■ TASK REQUIREMENTS
Give the records again, every one, exactly.
····················
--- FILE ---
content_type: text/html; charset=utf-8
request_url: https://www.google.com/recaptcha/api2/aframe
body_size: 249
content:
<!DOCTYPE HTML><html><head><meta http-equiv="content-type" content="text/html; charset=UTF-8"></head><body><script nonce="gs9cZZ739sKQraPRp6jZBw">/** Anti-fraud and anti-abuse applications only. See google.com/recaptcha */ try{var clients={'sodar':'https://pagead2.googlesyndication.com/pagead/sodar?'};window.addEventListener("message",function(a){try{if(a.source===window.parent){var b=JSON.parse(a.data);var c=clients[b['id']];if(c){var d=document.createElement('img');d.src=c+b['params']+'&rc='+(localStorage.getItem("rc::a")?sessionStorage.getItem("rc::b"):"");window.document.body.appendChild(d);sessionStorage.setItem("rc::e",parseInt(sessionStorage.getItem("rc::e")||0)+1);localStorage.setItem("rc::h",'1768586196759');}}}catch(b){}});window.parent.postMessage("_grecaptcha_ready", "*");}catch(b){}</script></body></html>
····················
■ EXERCISE OUTPUT
--- FILE ---
content_type: text/html; charset=utf-8
request_url: https://www.google.com/recaptcha/api2/aframe
body_size: 249
content:
<!DOCTYPE HTML><html><head><meta http-equiv="content-type" content="text/html; charset=UTF-8"></head><body><script nonce="gs9cZZ739sKQraPRp6jZBw">/** Anti-fraud and anti-abuse applications only. See google.com/recaptcha */ try{var clients={'sodar':'https://pagead2.googlesyndication.com/pagead/sodar?'};window.addEventListener("message",function(a){try{if(a.source===window.parent){var b=JSON.parse(a.data);var c=clients[b['id']];if(c){var d=document.createElement('img');d.src=c+b['params']+'&rc='+(localStorage.getItem("rc::a")?sessionStorage.getItem("rc::b"):"");window.document.body.appendChild(d);sessionStorage.setItem("rc::e",parseInt(sessionStorage.getItem("rc::e")||0)+1);localStorage.setItem("rc::h",'1768586196759');}}}catch(b){}});window.parent.postMessage("_grecaptcha_ready", "*");}catch(b){}</script></body></html>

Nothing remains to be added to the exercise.